Work order: Print the listing below once more, unchanged.

***** Working data

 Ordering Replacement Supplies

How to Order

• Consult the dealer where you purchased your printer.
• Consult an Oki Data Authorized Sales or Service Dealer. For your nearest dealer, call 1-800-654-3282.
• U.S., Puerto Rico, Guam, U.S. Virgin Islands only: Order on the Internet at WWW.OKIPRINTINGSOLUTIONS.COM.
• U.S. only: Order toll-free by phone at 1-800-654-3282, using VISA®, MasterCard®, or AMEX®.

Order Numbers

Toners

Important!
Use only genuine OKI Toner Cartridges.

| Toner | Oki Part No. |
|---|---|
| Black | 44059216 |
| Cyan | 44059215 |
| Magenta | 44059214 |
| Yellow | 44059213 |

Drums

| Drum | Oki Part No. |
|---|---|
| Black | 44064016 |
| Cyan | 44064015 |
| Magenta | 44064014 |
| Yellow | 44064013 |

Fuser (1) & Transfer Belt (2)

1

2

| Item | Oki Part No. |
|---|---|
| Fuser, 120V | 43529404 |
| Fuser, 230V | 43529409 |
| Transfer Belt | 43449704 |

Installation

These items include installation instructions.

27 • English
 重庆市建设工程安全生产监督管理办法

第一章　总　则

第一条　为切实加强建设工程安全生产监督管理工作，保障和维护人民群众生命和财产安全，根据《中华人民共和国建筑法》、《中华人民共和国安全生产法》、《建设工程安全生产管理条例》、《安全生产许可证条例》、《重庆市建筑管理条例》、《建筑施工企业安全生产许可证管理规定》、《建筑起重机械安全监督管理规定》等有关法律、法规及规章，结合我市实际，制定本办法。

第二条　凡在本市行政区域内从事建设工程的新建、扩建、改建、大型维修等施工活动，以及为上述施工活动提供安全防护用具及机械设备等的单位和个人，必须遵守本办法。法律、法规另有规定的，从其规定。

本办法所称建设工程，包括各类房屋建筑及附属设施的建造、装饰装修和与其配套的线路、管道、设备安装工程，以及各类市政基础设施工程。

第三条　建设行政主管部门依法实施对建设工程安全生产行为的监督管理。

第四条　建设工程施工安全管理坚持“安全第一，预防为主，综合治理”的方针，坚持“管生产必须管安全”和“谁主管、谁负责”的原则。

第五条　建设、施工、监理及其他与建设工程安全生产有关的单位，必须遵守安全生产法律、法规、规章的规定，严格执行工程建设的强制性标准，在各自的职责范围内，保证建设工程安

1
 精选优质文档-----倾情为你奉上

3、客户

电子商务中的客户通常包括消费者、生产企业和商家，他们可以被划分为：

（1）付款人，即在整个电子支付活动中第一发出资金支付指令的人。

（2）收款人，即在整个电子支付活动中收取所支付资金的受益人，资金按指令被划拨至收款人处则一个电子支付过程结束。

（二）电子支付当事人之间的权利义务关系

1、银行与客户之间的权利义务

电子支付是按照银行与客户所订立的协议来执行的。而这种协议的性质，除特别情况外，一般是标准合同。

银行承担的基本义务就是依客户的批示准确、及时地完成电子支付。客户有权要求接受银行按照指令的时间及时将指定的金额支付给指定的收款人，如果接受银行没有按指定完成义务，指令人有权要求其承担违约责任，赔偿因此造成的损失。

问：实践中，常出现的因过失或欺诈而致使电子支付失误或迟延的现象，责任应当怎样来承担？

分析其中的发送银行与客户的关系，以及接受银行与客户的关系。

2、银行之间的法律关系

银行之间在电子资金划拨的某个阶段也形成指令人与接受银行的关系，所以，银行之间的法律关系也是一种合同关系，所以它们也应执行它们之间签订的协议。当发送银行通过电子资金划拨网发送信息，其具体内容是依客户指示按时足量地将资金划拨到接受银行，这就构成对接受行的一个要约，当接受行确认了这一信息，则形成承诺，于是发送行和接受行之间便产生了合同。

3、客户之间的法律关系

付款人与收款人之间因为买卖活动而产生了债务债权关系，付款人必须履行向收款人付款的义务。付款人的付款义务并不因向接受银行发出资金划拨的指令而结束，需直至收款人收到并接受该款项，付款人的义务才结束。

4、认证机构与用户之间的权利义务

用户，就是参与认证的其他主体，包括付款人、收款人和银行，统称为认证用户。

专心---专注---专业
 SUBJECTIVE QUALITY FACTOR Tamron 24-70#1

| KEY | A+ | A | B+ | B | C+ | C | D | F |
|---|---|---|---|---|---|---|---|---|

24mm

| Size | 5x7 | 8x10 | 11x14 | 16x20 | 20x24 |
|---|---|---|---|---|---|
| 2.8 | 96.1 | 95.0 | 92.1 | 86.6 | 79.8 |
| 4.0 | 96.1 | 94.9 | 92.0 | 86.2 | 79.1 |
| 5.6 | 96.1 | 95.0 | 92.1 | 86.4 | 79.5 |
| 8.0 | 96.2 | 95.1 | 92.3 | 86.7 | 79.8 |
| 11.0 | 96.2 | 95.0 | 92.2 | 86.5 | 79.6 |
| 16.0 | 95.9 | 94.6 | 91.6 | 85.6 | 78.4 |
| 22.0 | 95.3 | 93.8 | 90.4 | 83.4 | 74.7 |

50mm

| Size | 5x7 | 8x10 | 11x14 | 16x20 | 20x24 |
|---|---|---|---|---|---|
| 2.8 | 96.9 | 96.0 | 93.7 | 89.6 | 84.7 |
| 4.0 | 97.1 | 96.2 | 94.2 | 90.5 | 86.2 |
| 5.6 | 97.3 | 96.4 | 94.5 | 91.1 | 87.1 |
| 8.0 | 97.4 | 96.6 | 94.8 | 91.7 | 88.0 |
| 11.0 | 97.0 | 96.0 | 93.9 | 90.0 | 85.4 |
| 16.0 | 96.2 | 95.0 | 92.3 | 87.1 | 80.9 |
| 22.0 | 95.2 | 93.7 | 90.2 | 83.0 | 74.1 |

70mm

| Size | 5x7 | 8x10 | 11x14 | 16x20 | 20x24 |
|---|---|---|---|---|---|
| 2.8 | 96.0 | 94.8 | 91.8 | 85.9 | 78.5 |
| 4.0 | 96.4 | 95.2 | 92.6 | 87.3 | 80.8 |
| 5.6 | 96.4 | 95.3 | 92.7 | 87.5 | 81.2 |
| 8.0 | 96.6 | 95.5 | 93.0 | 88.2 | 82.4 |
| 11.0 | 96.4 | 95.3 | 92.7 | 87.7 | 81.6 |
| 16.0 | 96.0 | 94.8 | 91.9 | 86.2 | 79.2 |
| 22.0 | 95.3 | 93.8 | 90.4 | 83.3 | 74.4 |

**********

Exercise output:
 Ordering Replacement Supplies

How to Order

• Consult the dealer where you purchased your printer.
• Consult an Oki Data Authorized Sales or Service Dealer. For your nearest dealer, call 1-800-654-3282.
• U.S., Puerto Rico, Guam, U.S. Virgin Islands only: Order on the Internet at WWW.OKIPRINTINGSOLUTIONS.COM.
• U.S. only: Order toll-free by phone at 1-800-654-3282, using VISA®, MasterCard®, or AMEX®.

Order Numbers

Toners

Important!
Use only genuine OKI Toner Cartridges.

| Toner | Oki Part No. |
|---|---|
| Black | 44059216 |
| Cyan | 44059215 |
| Magenta | 44059214 |
| Yellow | 44059213 |

Drums

| Drum | Oki Part No. |
|---|---|
| Black | 44064016 |
| Cyan | 44064015 |
| Magenta | 44064014 |
| Yellow | 44064013 |

Fuser (1) & Transfer Belt (2)

1

2

| Item | Oki Part No. |
|---|---|
| Fuser, 120V | 43529404 |
| Fuser, 230V | 43529409 |
| Transfer Belt | 43449704 |

Installation

These items include installation instructions.

27 • English
 重庆市建设工程安全生产监督管理办法

第一章　总　则

第一条　为切实加强建设工程安全生产监督管理工作，保障和维护人民群众生命和财产安全，根据《中华人民共和国建筑法》、《中华人民共和国安全生产法》、《建设工程安全生产管理条例》、《安全生产许可证条例》、《重庆市建筑管理条例》、《建筑施工企业安全生产许可证管理规定》、《建筑起重机械安全监督管理规定》等有关法律、法规及规章，结合我市实际，制定本办法。

第二条　凡在本市行政区域内从事建设工程的新建、扩建、改建、大型维修等施工活动，以及为上述施工活动提供安全防护用具及机械设备等的单位和个人，必须遵守本办法。法律、法规另有规定的，从其规定。

本办法所称建设工程，包括各类房屋建筑及附属设施的建造、装饰装修和与其配套的线路、管道、设备安装工程，以及各类市政基础设施工程。

第三条　建设行政主管部门依法实施对建设工程安全生产行为的监督管理。

第四条　建设工程施工安全管理坚持“安全第一，预防为主，综合治理”的方针，坚持“管生产必须管安全”和“谁主管、谁负责”的原则。

第五条　建设、施工、监理及其他与建设工程安全生产有关的单位，必须遵守安全生产法律、法规、规章的规定，严格执行工程建设的强制性标准，在各自的职责范围内，保证建设工程安

1
 精选优质文档-----倾情为你奉上

3、客户

电子商务中的客户通常包括消费者、生产企业和商家，他们可以被划分为：

（1）付款人，即在整个电子支付活动中第一发出资金支付指令的人。

（2）收款人，即在整个电子支付活动中收取所支付资金的受益人，资金按指令被划拨至收款人处则一个电子支付过程结束。

（二）电子支付当事人之间的权利义务关系

1、银行与客户之间的权利义务

电子支付是按照银行与客户所订立的协议来执行的。而这种协议的性质，除特别情况外，一般是标准合同。

银行承担的基本义务就是依客户的批示准确、及时地完成电子支付。客户有权要求接受银行按照指令的时间及时将指定的金额支付给指定的收款人，如果接受银行没有按指定完成义务，指令人有权要求其承担违约责任，赔偿因此造成的损失。

问：实践中，常出现的因过失或欺诈而致使电子支付失误或迟延的现象，责任应当怎样来承担？

分析其中的发送银行与客户的关系，以及接受银行与客户的关系。

2、银行之间的法律关系

银行之间在电子资金划拨的某个阶段也形成指令人与接受银行的关系，所以，银行之间的法律关系也是一种合同关系，所以它们也应执行它们之间签订的协议。当发送银行通过电子资金划拨网发送信息，其具体内容是依客户指示按时足量地将资金划拨到接受银行，这就构成对接受行的一个要约，当接受行确认了这一信息，则形成承诺，于是发送行和接受行之间便产生了合同。

3、客户之间的法律关系

付款人与收款人之间因为买卖活动而产生了债务债权关系，付款人必须履行向收款人付款的义务。付款人的付款义务并不因向接受银行发出资金划拨的指令而结束，需直至收款人收到并接受该款项，付款人的义务才结束。

4、认证机构与用户之间的权利义务

用户，就是参与认证的其他主体，包括付款人、收款人和银行，统称为认证用户。

专心---专注---专业
 SUBJECTIVE QUALITY FACTOR Tamron 24-70#1

| KEY | A+ | A | B+ | B | C+ | C | D | F |
|---|---|---|---|---|---|---|---|---|

24mm

| Size | 5x7 | 8x10 | 11x14 | 16x20 | 20x24 |
|---|---|---|---|---|---|
| 2.8 | 96.1 | 95.0 | 92.1 | 86.6 | 79.8 |
| 4.0 | 96.1 | 94.9 | 92.0 | 86.2 | 79.1 |
| 5.6 | 96.1 | 95.0 | 92.1 | 86.4 | 79.5 |
| 8.0 | 96.2 | 95.1 | 92.3 | 86.7 | 79.8 |
| 11.0 | 96.2 | 95.0 | 92.2 | 86.5 | 79.6 |
| 16.0 | 95.9 | 94.6 | 91.6 | 85.6 | 78.4 |
| 22.0 | 95.3 | 93.8 | 90.4 | 83.4 | 74.7 |

50mm

| Size | 5x7 | 8x10 | 11x14 | 16x20 | 20x24 |
|---|---|---|---|---|---|
| 2.8 | 96.9 | 96.0 | 93.7 | 89.6 | 84.7 |
| 4.0 | 97.1 | 96.2 | 94.2 | 90.5 | 86.2 |
| 5.6 | 97.3 | 96.4 | 94.5 | 91.1 | 87.1 |
| 8.0 | 97.4 | 96.6 | 94.8 | 91.7 | 88.0 |
| 11.0 | 97.0 | 96.0 | 93.9 | 90.0 | 85.4 |
| 16.0 | 96.2 | 95.0 | 92.3 | 87.1 | 80.9 |
| 22.0 | 95.2 | 93.7 | 90.2 | 83.0 | 74.1 |

70mm

| Size | 5x7 | 8x10 | 11x14 | 16x20 | 20x24 |
|---|---|---|---|---|---|
| 2.8 | 96.0 | 94.8 | 91.8 | 85.9 | 78.5 |
| 4.0 | 96.4 | 95.2 | 92.6 | 87.3 | 80.8 |
| 5.6 | 96.4 | 95.3 | 92.7 | 87.5 | 81.2 |
| 8.0 | 96.6 | 95.5 | 93.0 | 88.2 | 82.4 |
| 11.0 | 96.4 | 95.3 | 92.7 | 87.7 | 81.6 |
| 16.0 | 96.0 | 94.8 | 91.9 | 86.2 | 79.2 |
| 22.0 | 95.3 | 93.8 | 90.4 | 83.3 | 74.4 |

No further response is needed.